Add the imports as well:
from django.contrib.auth import get_user_model, login, logout
from django.contrib.auth.decorators import login_required
At this point, users can log in and out, which will trigger the server to send messages to the client, but we have no way of knowing which users are logged in when the user first logs in. The user only sees updates when another user’s status changes. This is where the
LoggedInUser
comes into play, but we need a way to create a LoggedInUser
instance when a user logs in, and then delete it when that user logs out.
The Django library includes a feature known as signals that broadcasts notifications when certain actions occur. Applications can listen for those notifications and then act on them. We can exploit two helpful, built-in signals (
user_logged_in
and user_logged_out
) to handle our LoggedInUser
behavior.
Within “example_channels/example”, add a new file called signals.py:
from django.contrib.auth import user_logged_in, user_logged_out
from django.dispatch import receiver
from example.models import LoggedInUser
@receiver(user_logged_in)
def on_user_login(sender, **kwargs):
LoggedInUser.objects.get_or_create(user=kwargs.get('user'))
@receiver(user_logged_out)
def on_user_logout(sender, **kwargs):
LoggedInUser.objects.filter(user=kwargs.get('user')).delete()
We have to make the signals available in our app configuration, example_channels/example/apps.py:
from django.apps import AppConfig
class ExampleConfig(AppConfig):
name = 'example'
def ready(self):
import example.signals
Update example_channels/example/__init__.py as well:
default_app_config = 'example.apps.ExampleConfig'
Sanity Check
Now we are finished coding and are ready to connect to our server with multiple users to test our app.
Run the Django server, log in as a user, and visit the homepage. We should see a list of all of the users in our app, each with a status of “Offline”. Next, open a new Incognito window and log in as a different user and watch both screens. Right when we log in, the regular browser updates the user status to “Online”. From our Incognito window, we see that the user logged in also has a status of “Online”. We can test the WebSockets by logging in and out on our different devices with various users.

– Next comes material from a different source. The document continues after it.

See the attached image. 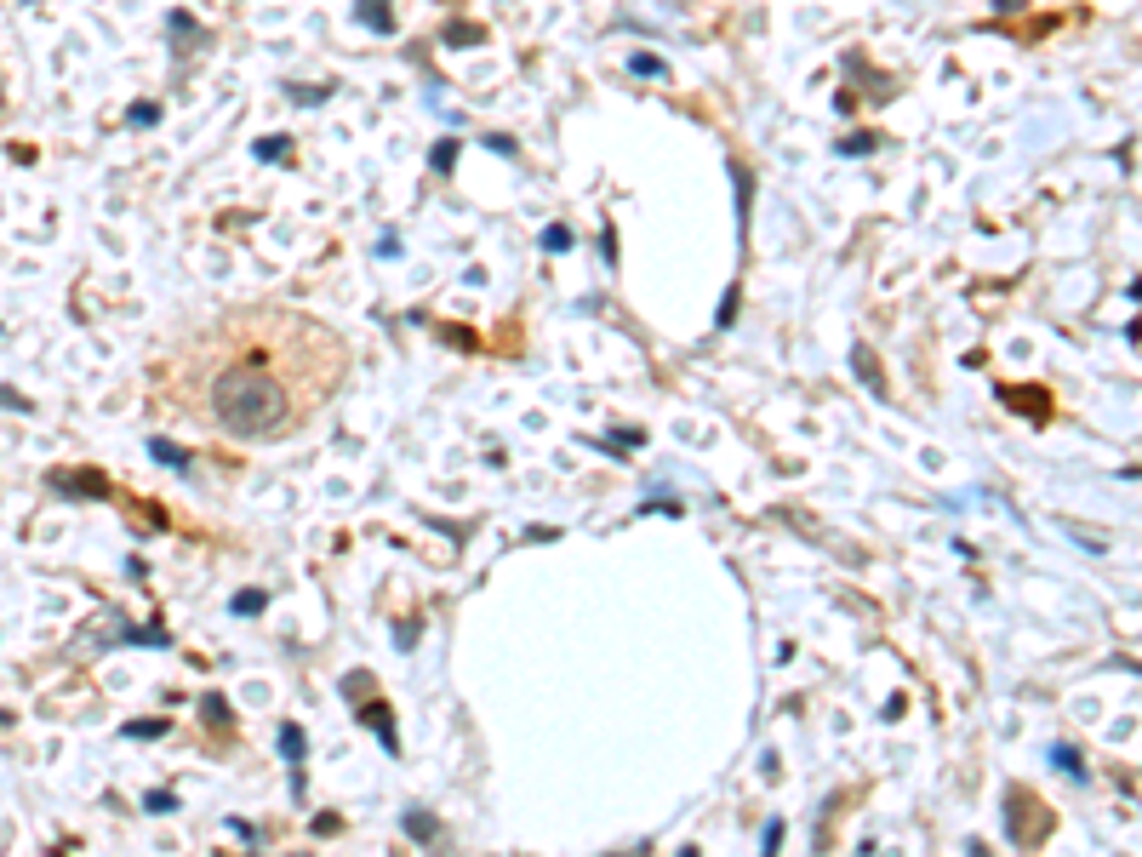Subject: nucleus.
I'll return each mask as SVG.
<instances>
[{"label":"nucleus","mask_w":1142,"mask_h":857,"mask_svg":"<svg viewBox=\"0 0 1142 857\" xmlns=\"http://www.w3.org/2000/svg\"><path fill=\"white\" fill-rule=\"evenodd\" d=\"M349 377V344L286 303H246L212 315L160 360V389L206 412L235 441H286Z\"/></svg>","instance_id":"f257e3e1"},{"label":"nucleus","mask_w":1142,"mask_h":857,"mask_svg":"<svg viewBox=\"0 0 1142 857\" xmlns=\"http://www.w3.org/2000/svg\"><path fill=\"white\" fill-rule=\"evenodd\" d=\"M52 486L69 492V497H109V481H98L92 469H58V474H52Z\"/></svg>","instance_id":"f03ea898"},{"label":"nucleus","mask_w":1142,"mask_h":857,"mask_svg":"<svg viewBox=\"0 0 1142 857\" xmlns=\"http://www.w3.org/2000/svg\"><path fill=\"white\" fill-rule=\"evenodd\" d=\"M149 452H155L160 464H172V469H189V452H183V446H172V441H155Z\"/></svg>","instance_id":"7ed1b4c3"},{"label":"nucleus","mask_w":1142,"mask_h":857,"mask_svg":"<svg viewBox=\"0 0 1142 857\" xmlns=\"http://www.w3.org/2000/svg\"><path fill=\"white\" fill-rule=\"evenodd\" d=\"M126 738H138V743H143V738H166V715H160V720H132Z\"/></svg>","instance_id":"20e7f679"},{"label":"nucleus","mask_w":1142,"mask_h":857,"mask_svg":"<svg viewBox=\"0 0 1142 857\" xmlns=\"http://www.w3.org/2000/svg\"><path fill=\"white\" fill-rule=\"evenodd\" d=\"M280 755L286 760H303V732H297V726H280Z\"/></svg>","instance_id":"39448f33"},{"label":"nucleus","mask_w":1142,"mask_h":857,"mask_svg":"<svg viewBox=\"0 0 1142 857\" xmlns=\"http://www.w3.org/2000/svg\"><path fill=\"white\" fill-rule=\"evenodd\" d=\"M406 829H412L417 840H429L434 835V818H429V812H406Z\"/></svg>","instance_id":"423d86ee"},{"label":"nucleus","mask_w":1142,"mask_h":857,"mask_svg":"<svg viewBox=\"0 0 1142 857\" xmlns=\"http://www.w3.org/2000/svg\"><path fill=\"white\" fill-rule=\"evenodd\" d=\"M851 360H856V372H863V377H868V389H880V372H874V355H868V349H856V355H851Z\"/></svg>","instance_id":"0eeeda50"},{"label":"nucleus","mask_w":1142,"mask_h":857,"mask_svg":"<svg viewBox=\"0 0 1142 857\" xmlns=\"http://www.w3.org/2000/svg\"><path fill=\"white\" fill-rule=\"evenodd\" d=\"M257 606H263V594H257V589H252V594H235V611H240V618H252Z\"/></svg>","instance_id":"6e6552de"},{"label":"nucleus","mask_w":1142,"mask_h":857,"mask_svg":"<svg viewBox=\"0 0 1142 857\" xmlns=\"http://www.w3.org/2000/svg\"><path fill=\"white\" fill-rule=\"evenodd\" d=\"M777 840H783V818L766 823V857H777Z\"/></svg>","instance_id":"1a4fd4ad"},{"label":"nucleus","mask_w":1142,"mask_h":857,"mask_svg":"<svg viewBox=\"0 0 1142 857\" xmlns=\"http://www.w3.org/2000/svg\"><path fill=\"white\" fill-rule=\"evenodd\" d=\"M1051 760H1057V766H1063V772H1074V778H1080V772H1085V766H1080V755H1068V749H1057Z\"/></svg>","instance_id":"9d476101"},{"label":"nucleus","mask_w":1142,"mask_h":857,"mask_svg":"<svg viewBox=\"0 0 1142 857\" xmlns=\"http://www.w3.org/2000/svg\"><path fill=\"white\" fill-rule=\"evenodd\" d=\"M360 12H366V23H377V29H383V18H377V12H383V0H360Z\"/></svg>","instance_id":"9b49d317"}]
</instances>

Observing the developer console on the client and the server activity in our terminal, we can confirm that WebSocket connections are being formed when a user logs in and destroyed when a user logs out.
[2017/02/20 00:15:23] HTTP POST /log_in/ 302 [0.07, 127.0.0.1:55393]
[2017/02/20 00:15:23] HTTP GET / 200 [0.04, 127.0.0.1:55393]
[2017/02/20 00:15:23] WebSocket HANDSHAKING /users/ [127.0.0.1:55414]
[2017/02/20 00:15:23] WebSocket CONNECT /users/ [127.0.0.1:55414]
[2017/02/20 00:15:25] HTTP GET /log_out/ 302 [0.01, 127.0.0.1:55393]
[2017/02/20 00:15:26] HTTP GET /log_in/ 200 [0.02, 127.0.0.1:55393]
[2017/02/20 00:15:26] WebSocket DISCONNECT /users/ [127.0.0.1:55414]
NOTE: You could also use ngrok to expose the local server to the internet securely. Doing this will allow you to hit the local server from various devices such as your phone or tablet.
Closing Thoughts
We covered a lot in this tutorial - Django Channels, WebSockets, user authentication, signals, and some front-end development. The main take away is this: Channels extends the functionality of a traditional Django app by letting us push messages from the server to groups of users via WebSockets.
This is powerful stuff!
Think of some of the applications. We can create chat rooms, multiplayer games, and collaborative apps that allow users to communicate in real time. Even mundane tasks are improved with WebSockets. For example, instead of periodically polling the server to see if a long-running task has completed, the server can push a status update to the client when it finishes.
This tutorial just scratches the surface of what we can do with Django Channels, too. Explore the Django Channels documentation and see what else you can create.